Only those lines in the data below from the line containing "ponthus | Une" through the line containing "Eastern Wood Frog Print by Ted Kinsman", both included, should be restated word for word.

Provided records below:

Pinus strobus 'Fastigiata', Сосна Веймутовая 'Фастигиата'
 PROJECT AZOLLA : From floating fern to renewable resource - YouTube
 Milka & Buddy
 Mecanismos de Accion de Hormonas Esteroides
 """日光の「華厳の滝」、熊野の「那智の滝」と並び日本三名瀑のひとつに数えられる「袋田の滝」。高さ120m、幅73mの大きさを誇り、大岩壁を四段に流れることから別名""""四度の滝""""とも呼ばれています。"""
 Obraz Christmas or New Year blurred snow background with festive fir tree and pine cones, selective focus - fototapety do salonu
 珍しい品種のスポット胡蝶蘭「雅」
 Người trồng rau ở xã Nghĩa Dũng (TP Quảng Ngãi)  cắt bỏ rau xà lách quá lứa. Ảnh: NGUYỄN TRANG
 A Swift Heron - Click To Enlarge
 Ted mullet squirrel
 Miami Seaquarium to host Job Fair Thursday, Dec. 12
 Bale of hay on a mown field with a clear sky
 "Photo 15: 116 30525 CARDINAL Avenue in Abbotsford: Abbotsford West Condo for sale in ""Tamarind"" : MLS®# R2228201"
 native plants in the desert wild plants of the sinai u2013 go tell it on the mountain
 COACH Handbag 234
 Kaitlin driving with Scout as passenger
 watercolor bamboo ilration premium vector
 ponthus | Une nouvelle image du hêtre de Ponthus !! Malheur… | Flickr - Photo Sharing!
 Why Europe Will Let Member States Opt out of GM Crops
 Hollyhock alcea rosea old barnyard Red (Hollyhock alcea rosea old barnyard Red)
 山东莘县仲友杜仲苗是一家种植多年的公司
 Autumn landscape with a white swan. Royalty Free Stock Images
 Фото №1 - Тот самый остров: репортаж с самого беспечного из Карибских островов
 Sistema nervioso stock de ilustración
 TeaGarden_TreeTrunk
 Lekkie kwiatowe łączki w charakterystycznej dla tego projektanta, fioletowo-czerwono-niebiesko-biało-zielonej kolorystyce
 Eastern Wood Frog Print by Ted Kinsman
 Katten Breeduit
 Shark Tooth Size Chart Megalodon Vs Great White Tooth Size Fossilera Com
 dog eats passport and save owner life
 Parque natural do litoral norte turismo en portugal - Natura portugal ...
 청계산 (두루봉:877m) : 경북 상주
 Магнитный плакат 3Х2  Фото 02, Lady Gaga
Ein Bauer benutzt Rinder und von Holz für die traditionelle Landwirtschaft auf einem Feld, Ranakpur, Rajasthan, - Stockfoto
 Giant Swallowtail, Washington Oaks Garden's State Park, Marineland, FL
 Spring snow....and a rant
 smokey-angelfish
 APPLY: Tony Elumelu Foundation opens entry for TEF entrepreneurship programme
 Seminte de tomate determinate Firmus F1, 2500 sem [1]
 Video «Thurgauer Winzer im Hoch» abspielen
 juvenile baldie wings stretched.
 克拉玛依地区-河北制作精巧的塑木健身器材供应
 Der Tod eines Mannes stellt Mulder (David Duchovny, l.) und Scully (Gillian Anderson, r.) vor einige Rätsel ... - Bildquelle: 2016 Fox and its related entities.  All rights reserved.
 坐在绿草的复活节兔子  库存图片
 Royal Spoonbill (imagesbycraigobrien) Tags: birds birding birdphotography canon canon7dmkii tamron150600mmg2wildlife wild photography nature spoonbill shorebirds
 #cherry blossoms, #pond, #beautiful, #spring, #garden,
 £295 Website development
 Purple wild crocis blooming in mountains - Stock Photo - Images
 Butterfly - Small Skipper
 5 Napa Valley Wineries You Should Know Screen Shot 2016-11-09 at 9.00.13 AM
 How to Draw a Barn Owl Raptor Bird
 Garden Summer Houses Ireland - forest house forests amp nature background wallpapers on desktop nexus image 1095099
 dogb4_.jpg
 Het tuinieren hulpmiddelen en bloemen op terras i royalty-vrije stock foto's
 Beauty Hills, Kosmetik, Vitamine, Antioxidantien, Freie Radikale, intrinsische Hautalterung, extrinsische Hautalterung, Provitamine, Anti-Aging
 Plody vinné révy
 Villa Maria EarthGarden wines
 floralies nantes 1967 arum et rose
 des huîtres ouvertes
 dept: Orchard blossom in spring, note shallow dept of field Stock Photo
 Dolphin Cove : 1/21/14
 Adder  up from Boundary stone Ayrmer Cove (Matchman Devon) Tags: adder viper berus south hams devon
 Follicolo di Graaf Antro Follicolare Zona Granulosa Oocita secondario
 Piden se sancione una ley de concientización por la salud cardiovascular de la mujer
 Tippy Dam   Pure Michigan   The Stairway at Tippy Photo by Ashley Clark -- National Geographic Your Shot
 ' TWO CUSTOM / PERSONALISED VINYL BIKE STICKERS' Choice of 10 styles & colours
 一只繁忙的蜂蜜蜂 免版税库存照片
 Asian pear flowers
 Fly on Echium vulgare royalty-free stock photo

End of Provided records.

| Solution to the exercise |
 ponthus | Une nouvelle image du hêtre de Ponthus !! Malheur… | Flickr - Photo Sharing!
 Why Europe Will Let Member States Opt out of GM Crops
 Hollyhock alcea rosea old barnyard Red (Hollyhock alcea rosea old barnyard Red)
 山东莘县仲友杜仲苗是一家种植多年的公司
 Autumn landscape with a white swan. Royalty Free Stock Images
 Фото №1 - Тот самый остров: репортаж с самого беспечного из Карибских островов
 Sistema nervioso stock de ilustración
 TeaGarden_TreeTrunk
 Lekkie kwiatowe łączki w charakterystycznej dla tego projektanta, fioletowo-czerwono-niebiesko-biało-zielonej kolorystyce
 Eastern Wood Frog Print by Ted Kinsman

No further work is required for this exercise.